一些图组件在训练期间需要持久化数据,这些数据应该在推理时可供图组件使用。一个典型的用例是存储模型权重。为此,开源 Rasa 为图组件的 createload 方法提供了 model_storageresource 参数,如下面代码片段所示。model_storage 提供对来自所有图组件数据的访问。该 resource 允许你唯一地标识图组件在模型存储中的位置。

from __future__ import annotations

from typing import Any, Dict, Text

from rasa.engine.graph import GraphComponent, ExecutionContext
from rasa.engine.storage.resource import Resource
from rasa.engine.storage.storage import ModelStorage

class MyComponent(GraphComponent):
    @classmethod
    def create(
        cls,
        config: Dict[Text, Any],
        model_storage: ModelStorage,
        resource: Resource,
        execution_context: ExecutionContext,
    ) -> MyComponent:
        ...

    @classmethod
    def load(
        cls,
        config: Dict[Text, Any],
        model_storage: ModelStorage,
        resource: Resource,
        execution_context: ExecutionContext,
        **kwargs: Any
    ) -> MyComponent:
        ...

写入模型存储

如下代码片段说明了如何将图组件的数据写入模型存储。要在训练后保留图组件,train 方法需要访问 model_storageresource 的值。因此,你应该在初始化时存储 model_storageresource 的值。

图组件的 train 方法必须返回 resource 的值,以便开源 Rasa 可以缓存训练中的训练结果。self._model_storage.write_to(self._resource) 上下文管理器提供了一个目录路径,你可以在其中保存图组件所需的任何数据。

▶ _所示条目_
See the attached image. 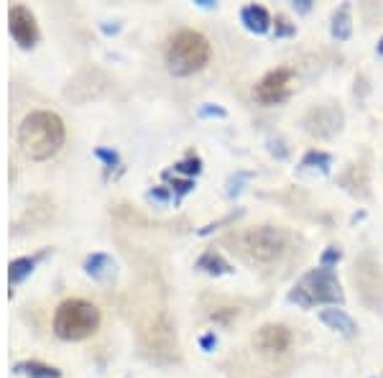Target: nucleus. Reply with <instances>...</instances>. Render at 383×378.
Wrapping results in <instances>:
<instances>
[{
  "mask_svg": "<svg viewBox=\"0 0 383 378\" xmlns=\"http://www.w3.org/2000/svg\"><path fill=\"white\" fill-rule=\"evenodd\" d=\"M241 19L245 23V28L253 31V34H266L268 26H271V16H268V10L263 5H245Z\"/></svg>",
  "mask_w": 383,
  "mask_h": 378,
  "instance_id": "9b49d317",
  "label": "nucleus"
},
{
  "mask_svg": "<svg viewBox=\"0 0 383 378\" xmlns=\"http://www.w3.org/2000/svg\"><path fill=\"white\" fill-rule=\"evenodd\" d=\"M18 373H26L28 378H62V373L46 363H39V360H28V363H18L16 366Z\"/></svg>",
  "mask_w": 383,
  "mask_h": 378,
  "instance_id": "ddd939ff",
  "label": "nucleus"
},
{
  "mask_svg": "<svg viewBox=\"0 0 383 378\" xmlns=\"http://www.w3.org/2000/svg\"><path fill=\"white\" fill-rule=\"evenodd\" d=\"M353 279H355L358 289H360V294H363V302L368 307H383V274H381V266L375 261L371 253H366L360 261L355 263V274H353Z\"/></svg>",
  "mask_w": 383,
  "mask_h": 378,
  "instance_id": "423d86ee",
  "label": "nucleus"
},
{
  "mask_svg": "<svg viewBox=\"0 0 383 378\" xmlns=\"http://www.w3.org/2000/svg\"><path fill=\"white\" fill-rule=\"evenodd\" d=\"M378 54L383 56V36H381V41H378Z\"/></svg>",
  "mask_w": 383,
  "mask_h": 378,
  "instance_id": "5701e85b",
  "label": "nucleus"
},
{
  "mask_svg": "<svg viewBox=\"0 0 383 378\" xmlns=\"http://www.w3.org/2000/svg\"><path fill=\"white\" fill-rule=\"evenodd\" d=\"M8 26L10 36L16 38V44H21L23 49H31L39 41V23H36V16L26 5H13L10 8Z\"/></svg>",
  "mask_w": 383,
  "mask_h": 378,
  "instance_id": "6e6552de",
  "label": "nucleus"
},
{
  "mask_svg": "<svg viewBox=\"0 0 383 378\" xmlns=\"http://www.w3.org/2000/svg\"><path fill=\"white\" fill-rule=\"evenodd\" d=\"M332 36H338L340 41H345L350 36V5H342L335 13V19H332Z\"/></svg>",
  "mask_w": 383,
  "mask_h": 378,
  "instance_id": "dca6fc26",
  "label": "nucleus"
},
{
  "mask_svg": "<svg viewBox=\"0 0 383 378\" xmlns=\"http://www.w3.org/2000/svg\"><path fill=\"white\" fill-rule=\"evenodd\" d=\"M100 327V309L85 299H67L54 315V333L62 340H85Z\"/></svg>",
  "mask_w": 383,
  "mask_h": 378,
  "instance_id": "20e7f679",
  "label": "nucleus"
},
{
  "mask_svg": "<svg viewBox=\"0 0 383 378\" xmlns=\"http://www.w3.org/2000/svg\"><path fill=\"white\" fill-rule=\"evenodd\" d=\"M98 156H102V159H105V162H116V153H110V151H98Z\"/></svg>",
  "mask_w": 383,
  "mask_h": 378,
  "instance_id": "412c9836",
  "label": "nucleus"
},
{
  "mask_svg": "<svg viewBox=\"0 0 383 378\" xmlns=\"http://www.w3.org/2000/svg\"><path fill=\"white\" fill-rule=\"evenodd\" d=\"M340 256H342V253H340L338 248H330V251H325V256H322V266H325V269H330L332 263L340 261Z\"/></svg>",
  "mask_w": 383,
  "mask_h": 378,
  "instance_id": "a211bd4d",
  "label": "nucleus"
},
{
  "mask_svg": "<svg viewBox=\"0 0 383 378\" xmlns=\"http://www.w3.org/2000/svg\"><path fill=\"white\" fill-rule=\"evenodd\" d=\"M235 248L253 266H271V263L281 261V256L289 251V233L281 227H253L245 233H238L235 238H230Z\"/></svg>",
  "mask_w": 383,
  "mask_h": 378,
  "instance_id": "f03ea898",
  "label": "nucleus"
},
{
  "mask_svg": "<svg viewBox=\"0 0 383 378\" xmlns=\"http://www.w3.org/2000/svg\"><path fill=\"white\" fill-rule=\"evenodd\" d=\"M292 85H294V72L289 67H278L256 85L253 98L259 100L261 105H278L292 95Z\"/></svg>",
  "mask_w": 383,
  "mask_h": 378,
  "instance_id": "0eeeda50",
  "label": "nucleus"
},
{
  "mask_svg": "<svg viewBox=\"0 0 383 378\" xmlns=\"http://www.w3.org/2000/svg\"><path fill=\"white\" fill-rule=\"evenodd\" d=\"M292 302H299L304 307L317 304V302H342L338 276L332 274V269H325V266L304 274V279L292 291Z\"/></svg>",
  "mask_w": 383,
  "mask_h": 378,
  "instance_id": "39448f33",
  "label": "nucleus"
},
{
  "mask_svg": "<svg viewBox=\"0 0 383 378\" xmlns=\"http://www.w3.org/2000/svg\"><path fill=\"white\" fill-rule=\"evenodd\" d=\"M18 144H21L28 159H34V162H44V159L54 156L64 144L62 118L56 113H49V110H34L21 123Z\"/></svg>",
  "mask_w": 383,
  "mask_h": 378,
  "instance_id": "f257e3e1",
  "label": "nucleus"
},
{
  "mask_svg": "<svg viewBox=\"0 0 383 378\" xmlns=\"http://www.w3.org/2000/svg\"><path fill=\"white\" fill-rule=\"evenodd\" d=\"M289 345H292V333L284 324H263L256 333V348H261L268 355H281L289 351Z\"/></svg>",
  "mask_w": 383,
  "mask_h": 378,
  "instance_id": "9d476101",
  "label": "nucleus"
},
{
  "mask_svg": "<svg viewBox=\"0 0 383 378\" xmlns=\"http://www.w3.org/2000/svg\"><path fill=\"white\" fill-rule=\"evenodd\" d=\"M199 113H202V115H210V113H212V108H202ZM215 115H225V110H215Z\"/></svg>",
  "mask_w": 383,
  "mask_h": 378,
  "instance_id": "4be33fe9",
  "label": "nucleus"
},
{
  "mask_svg": "<svg viewBox=\"0 0 383 378\" xmlns=\"http://www.w3.org/2000/svg\"><path fill=\"white\" fill-rule=\"evenodd\" d=\"M340 123H342V113L332 105L312 108L304 118V128L312 135H332L335 131H340Z\"/></svg>",
  "mask_w": 383,
  "mask_h": 378,
  "instance_id": "1a4fd4ad",
  "label": "nucleus"
},
{
  "mask_svg": "<svg viewBox=\"0 0 383 378\" xmlns=\"http://www.w3.org/2000/svg\"><path fill=\"white\" fill-rule=\"evenodd\" d=\"M85 269H87L89 276H95V279H107L110 274H113V261L107 258V256H102V253H95V256H89L87 263H85Z\"/></svg>",
  "mask_w": 383,
  "mask_h": 378,
  "instance_id": "4468645a",
  "label": "nucleus"
},
{
  "mask_svg": "<svg viewBox=\"0 0 383 378\" xmlns=\"http://www.w3.org/2000/svg\"><path fill=\"white\" fill-rule=\"evenodd\" d=\"M320 320L327 324V327H332V330H338V333H342V335H348V337L350 335H355V330H358L355 322H353L342 309H322Z\"/></svg>",
  "mask_w": 383,
  "mask_h": 378,
  "instance_id": "f8f14e48",
  "label": "nucleus"
},
{
  "mask_svg": "<svg viewBox=\"0 0 383 378\" xmlns=\"http://www.w3.org/2000/svg\"><path fill=\"white\" fill-rule=\"evenodd\" d=\"M210 54H212L210 41L199 31L184 28V31H177L166 46V67L171 74L187 77L192 72H199L210 62Z\"/></svg>",
  "mask_w": 383,
  "mask_h": 378,
  "instance_id": "7ed1b4c3",
  "label": "nucleus"
},
{
  "mask_svg": "<svg viewBox=\"0 0 383 378\" xmlns=\"http://www.w3.org/2000/svg\"><path fill=\"white\" fill-rule=\"evenodd\" d=\"M31 269H34V261L31 258H18V261L10 263V284H16V281H21L26 274H31Z\"/></svg>",
  "mask_w": 383,
  "mask_h": 378,
  "instance_id": "f3484780",
  "label": "nucleus"
},
{
  "mask_svg": "<svg viewBox=\"0 0 383 378\" xmlns=\"http://www.w3.org/2000/svg\"><path fill=\"white\" fill-rule=\"evenodd\" d=\"M179 169L187 171V174H197V171H199V159H189V162L179 164Z\"/></svg>",
  "mask_w": 383,
  "mask_h": 378,
  "instance_id": "6ab92c4d",
  "label": "nucleus"
},
{
  "mask_svg": "<svg viewBox=\"0 0 383 378\" xmlns=\"http://www.w3.org/2000/svg\"><path fill=\"white\" fill-rule=\"evenodd\" d=\"M215 342H217V340H215V335H205V337H202V348H207V351H210Z\"/></svg>",
  "mask_w": 383,
  "mask_h": 378,
  "instance_id": "aec40b11",
  "label": "nucleus"
},
{
  "mask_svg": "<svg viewBox=\"0 0 383 378\" xmlns=\"http://www.w3.org/2000/svg\"><path fill=\"white\" fill-rule=\"evenodd\" d=\"M199 269H205L207 274H215V276H220V274H228L230 266L223 261V256L215 251H207L202 258H199Z\"/></svg>",
  "mask_w": 383,
  "mask_h": 378,
  "instance_id": "2eb2a0df",
  "label": "nucleus"
}]
</instances>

▶ _任务_
• a. 根据这段关于 Rasa 模型存储的节选文字,图组件需要在训练期间持久化数据的一个典型用例是什么?
• b. 从这段关于 Rasa 模型存储的节选文字的最后一句之后接着往下写。

▶ _书面回答_
• a. 存储模型权重。

• b.
from __future__ import annotations
import json
from typing import Optional, Dict, Any, Text

from rasa.engine.graph import GraphComponent, ExecutionContext
from rasa.engine.storage.resource import Resource
from rasa.engine.storage.storage import ModelStorage
from rasa.shared.nlu.training_data.training_data import TrainingData

class MyComponent(GraphComponent):

    def __init__(
        self,
        model_storage: ModelStorage,
        resource: Resource,
        training_artifact: Optional[Dict],
    ) -> None:
        # Store both `model_storage` and `resource` as object attributes to be able
        # to utilize them at the end of the training
        self._model_storage = model_storage
        self._resource = resource

    @classmethod
    def create(
        cls,
        config: Dict[Text, Any],
        model_storage: ModelStorage,
        resource: Resource,
        execution_context: ExecutionContext,
    ) -> MyComponent:
        return cls(model_storage, resource, training_artifact=None)

    def train(self, training_data: TrainingData) -> Resource:
        # Train your graph component
        ...

        # Persist your graph component
        with self._model_storage.write_to(self._resource) as directory_path:
            with open(directory_path / "artifact.json", "w") as file:
                json.dump({"my": "training artifact"}, file)

        # Return resource to make sure the training artifacts
        # can be cached.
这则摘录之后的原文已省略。